Lénine et Mao Zedong sont-ils de «grands hommes» de l'Histoire dignes d'être immortalisés sur la place publique? Ou des potentats sanguinaires méritant l'opprobre et l'oubli?

Le débat fait rage à Montpellier, dans le sud de la France, à quelques semaines de l'inauguration officielle d'une place sur laquelle figureront les statues de bronze d'une dizaine de figures politiques importantes, dont les ex-dirigeants russe et chinois.

Le président de l'agglomération, Georges Frêche, à l'origine de l'initiative, a dévoilé mercredi les cinq premières statues, qui incluent, outre celle de Lénine, Winston Churchill, Franklin D. Roosevelt, Charles de Gaulle et l'ancien leader socialiste français Jean Jaurès. Celle de Mao Zedong viendra s'ajouter dans une seconde phase d'ici 2012.

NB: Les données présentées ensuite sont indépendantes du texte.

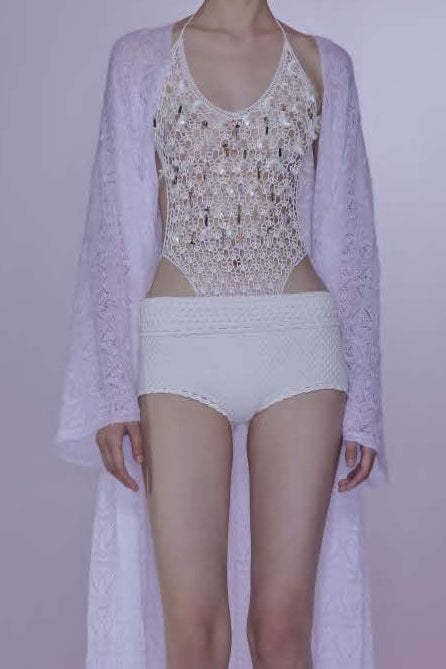 SWAYING/KNIT Waist Lace Boxer SW22SSB35 White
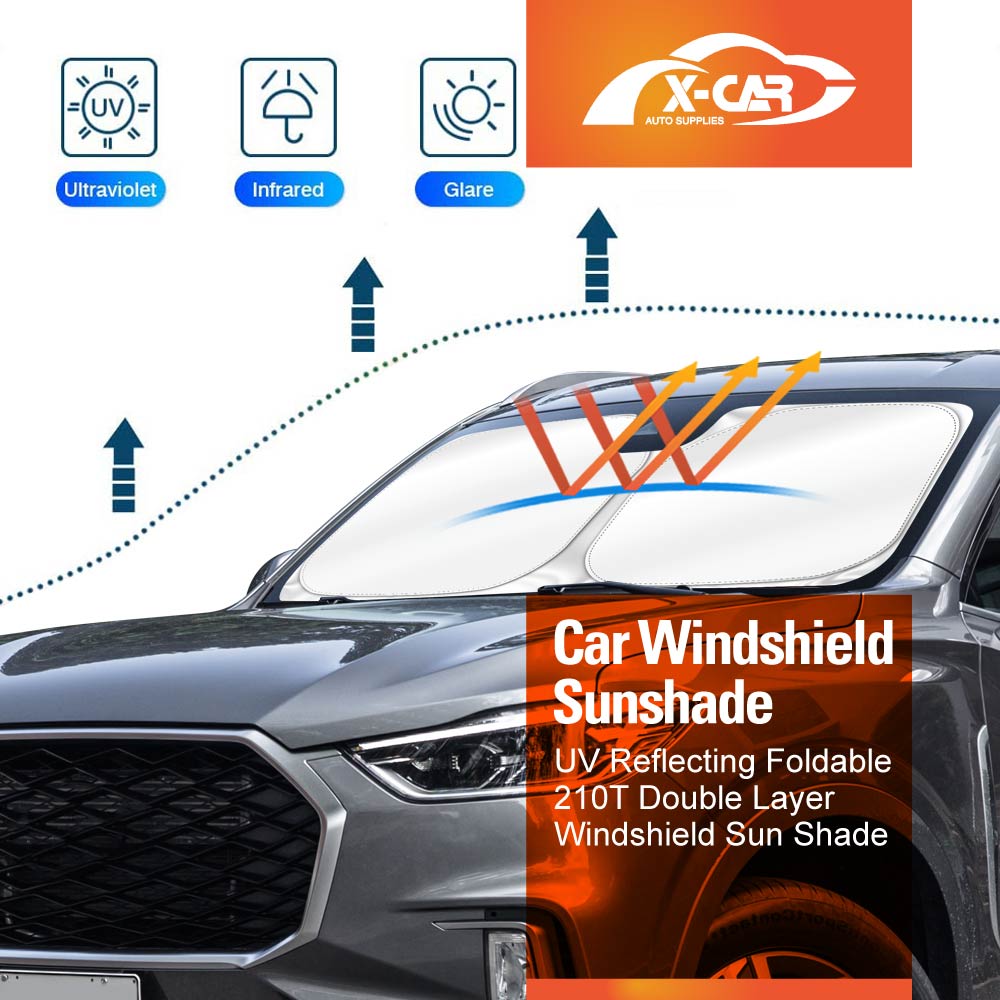 WindScreen Sun Shade for LDV D90 2017-2024 Blocks UV Rays Foldable Custom Wind Screen Sun Visor Protector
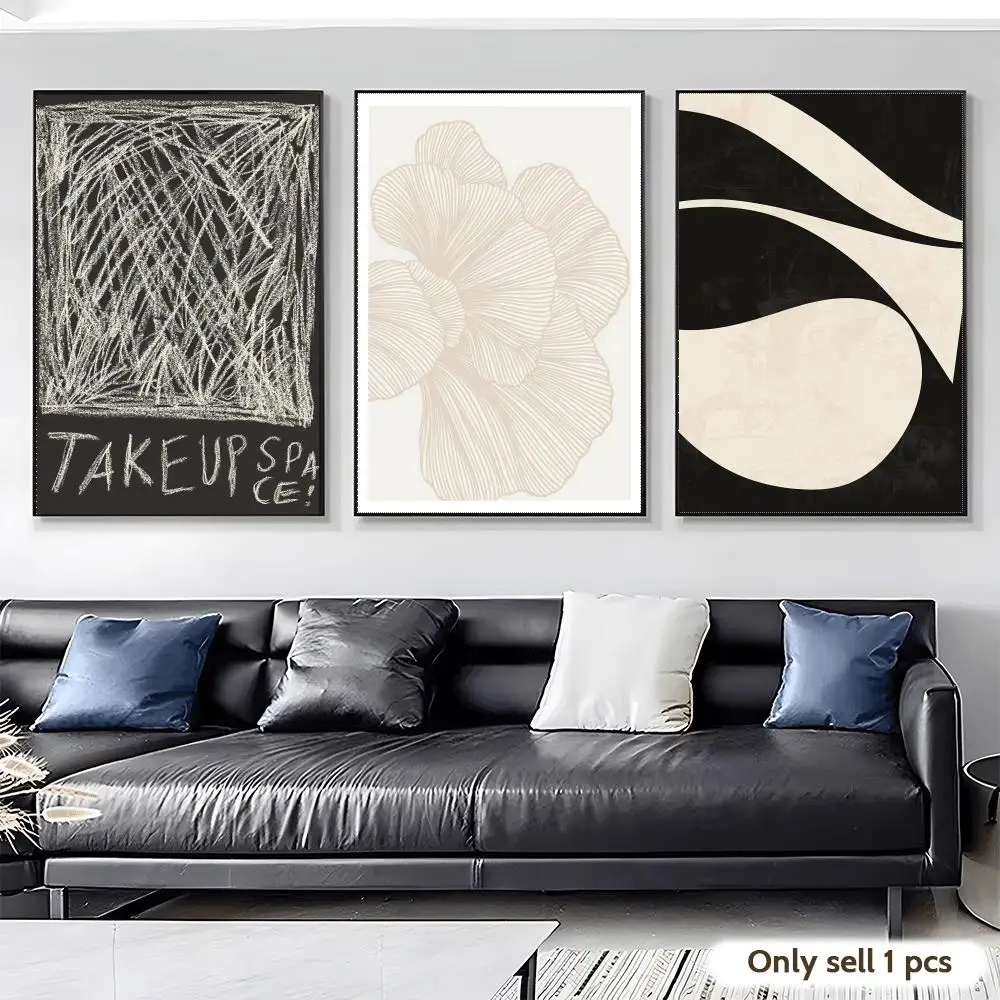 Timeless Edge Painting Calligraphy Canvas Poster Hallway Bedroom Living Room Home bar Decoration interior Wall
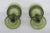 Indiana Glass Diamond Point Avocado Green Water Goblets For Sale - Image 12 of 12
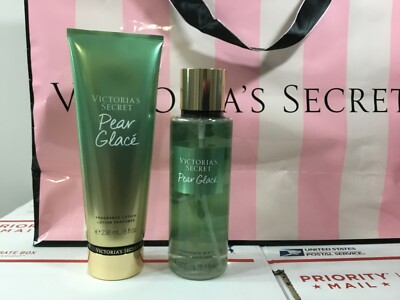 VICTORIA'S SECRET PEAR GLACE FRAGRANCE MIST & BODY LOTION LIMITED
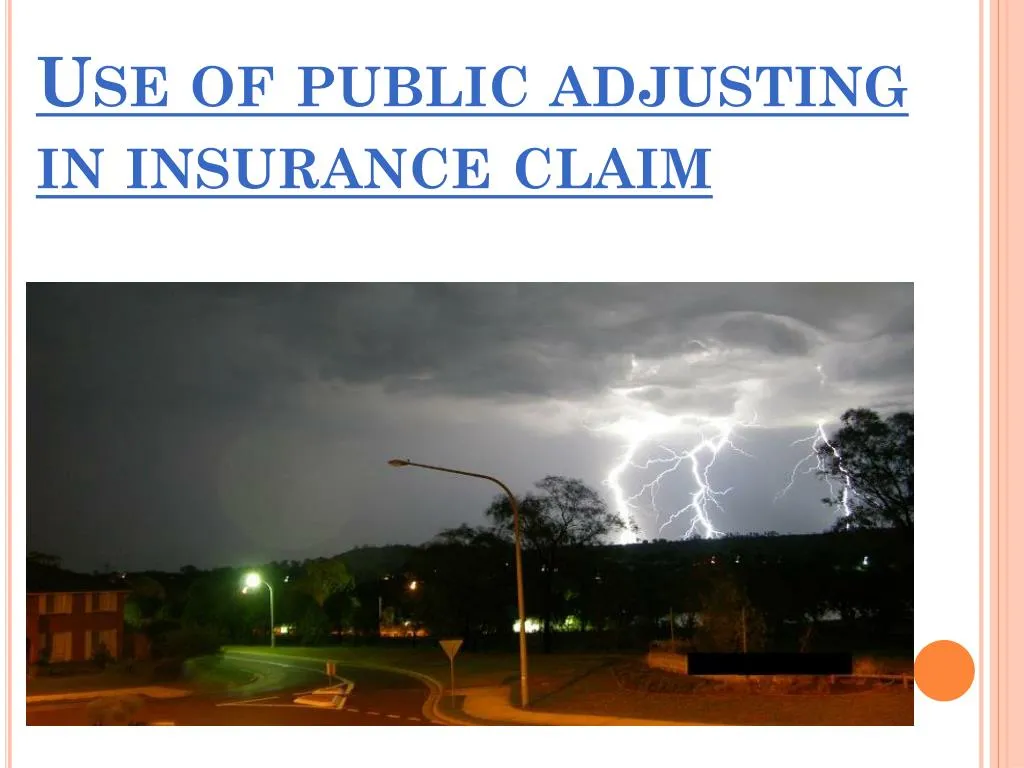 use of public adjusting in insurance claim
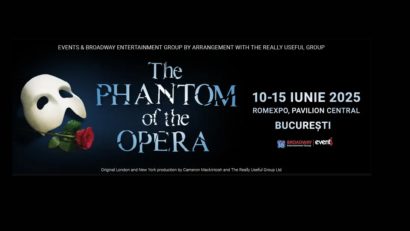 The Phantom of the Opera, la București, între 10 și 15 iunie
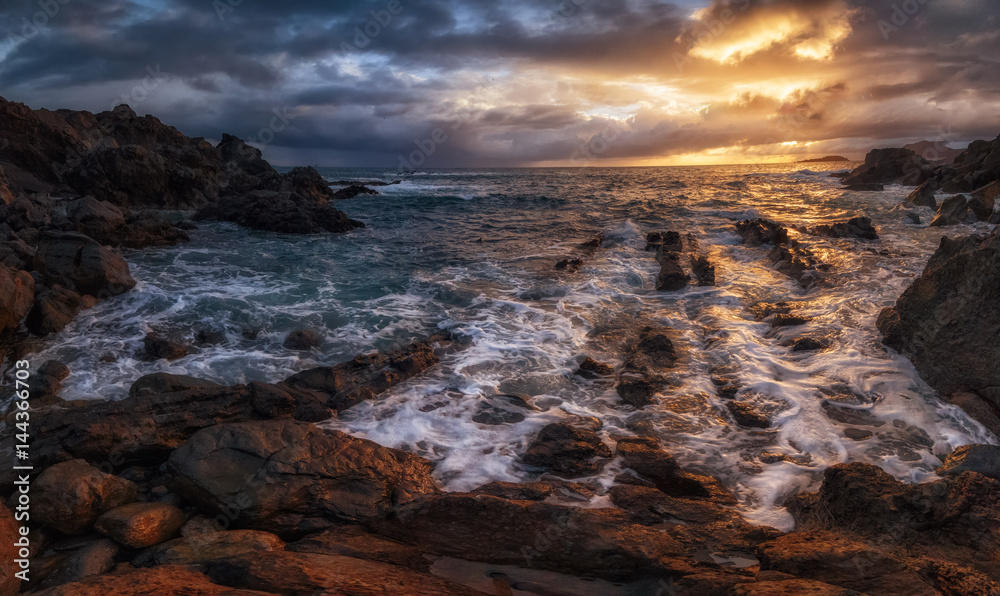 Waves and foam in the Cantabrico sea, in Bermeo Waves and foam in the Cantabrico sea, in Bermeo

«Vive Lénine et vive la révolution d'octobre!» a lancé en levant le poing le politicien, un ex-dirigeant socialiste qui s'était fait expulser du parti en 2007 à la suite de propos à connotation raciste sur la composition de l'équipe nationale de soccer.

L'installation des statues de trois mètres de hauteur vise à faire connaître les grands acteurs de l'histoire du XXe siècle, au dire de M. Frêche. Mais elle est reçue comme une provocation par des élus de la région, qui lui reprochent de vouloir «imposer sa vision de l'Histoire».

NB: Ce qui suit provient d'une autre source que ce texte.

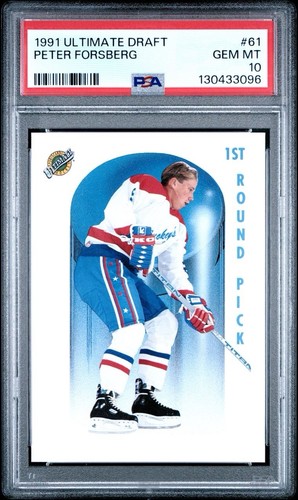 Peter Forsberg #61 1991 Ultimate Draft card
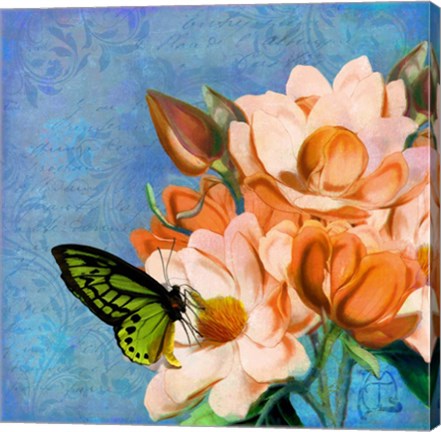 Framed Periwinkle Print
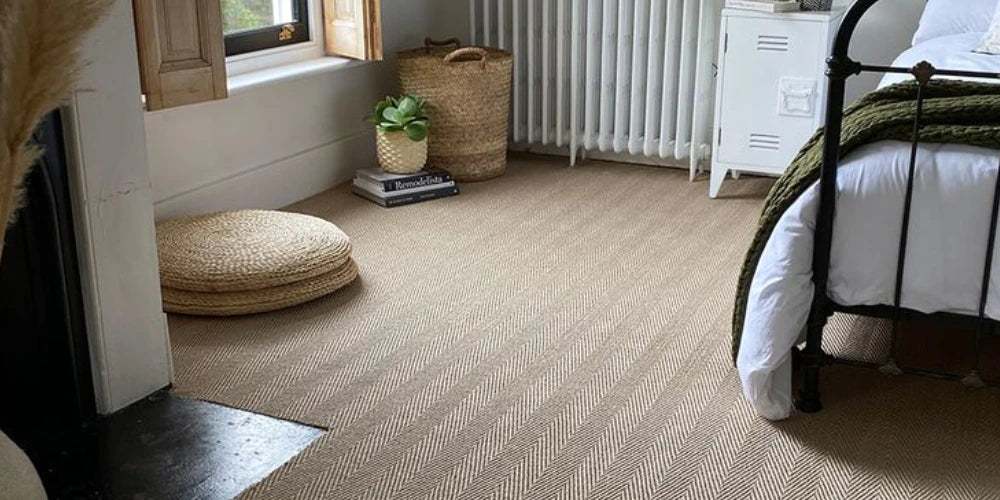 Sisal Teppichboden Meterware - Natürlich nach Maß – Sisal Studio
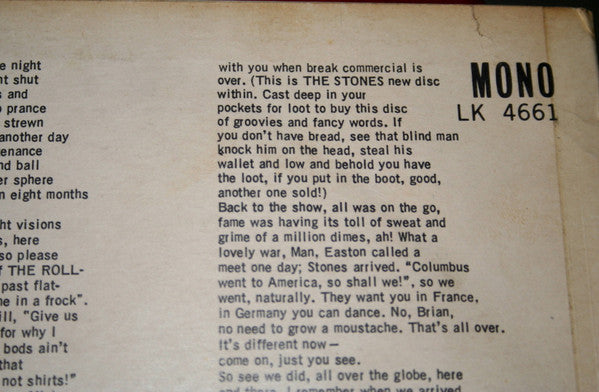 The Rolling Stones : No. 2 (LP, Album, Mono)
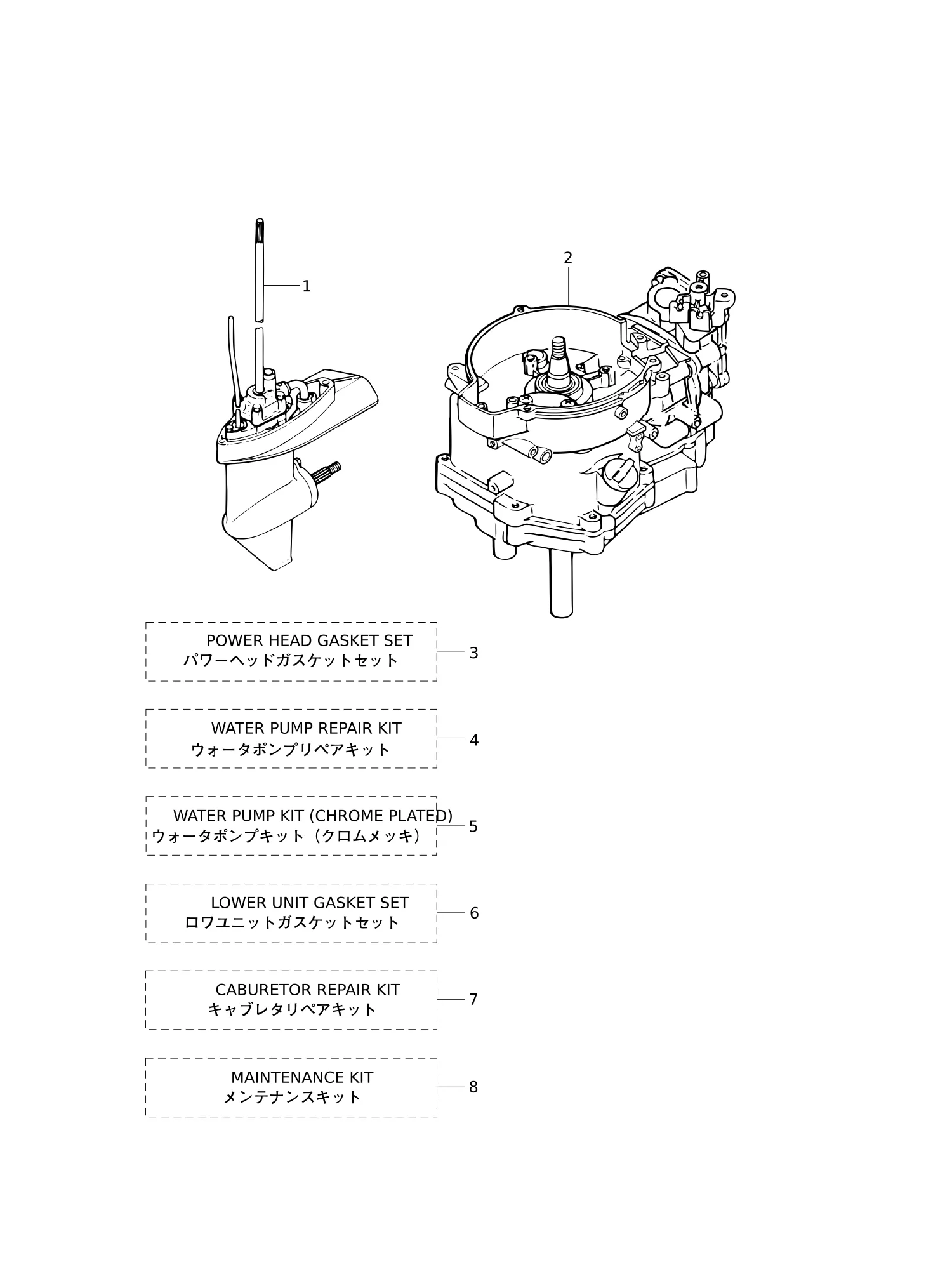 套件零件总成 ASSEMBLY · KIT PARTS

Le parti des Verts dénonce la présence de statues de Lénine et de Mao Zedong, et menace de les déboulonner à la première occasion.

La formation, qui a lancé une page Facebook pour rallier les opposants à l'initiative, exprime son «refus farouche d'accueillir à Montpellier ces symboles de régimes dictatoriaux et autocratiques».

Même son de cloche du militant écologiste José Bové, qui s'insurge, parlant de Lénine, contre la «glorification d'un régime totalitaire» par un geste «mégalo et dangereux».

Le Front national est aussi indigné. Le parti d'extrême droite décrit l'installation d'une statue du dirigeant politique russe, vu comme un «fou sanguinaire», comme une «insulte faite aux morts, à l'Histoire, à la mémoire...»

»Libérateurs»

Georges Frêche se défend de vouloir blanchir Mao Zedong et Lénine. «Il faut que les gens comprennent que je consacre les deux hommes qui ont été des libérateurs de peuples. Pas ce qu'ils ont pu faire ensuite, car je sais leurs zones d'ombre», a-t-il expliqué aux médias français.

Lénine, souligne le politicien, «a changé la face du monde au XXe siècle» par la révolution d'octobre et son soutien au processus de décolonisation.

Quant à Mao Zedong, il est l'homme qui a «rendu sa dignité à la Chine», juge M. Frêche, qui est un ancien militant maoïste.

«La Révolution culturelle est un malheur pour la Chine, mais ça, l'Histoire l'oubliera», dit le président du conseil d'agglomération, qui n'entend pas se laisser décourager par d'éventuels actes de vandalisme contre les statues.

«Si des imbéciles les retirent, on fera réaliser des copies autant de fois qu'il le faudra. À 360 000 euros pièce, c'est le contribuable qui risque de ne pas apprécier», a-t-il prévenu.

Le brouhaha médiatique et politique entourant l'initiative est loin de déplaire au controversé élu. «Cette polémique est extraordinaire! Ça fait connaître la place dans toute la France», dit-il. Et au-delà.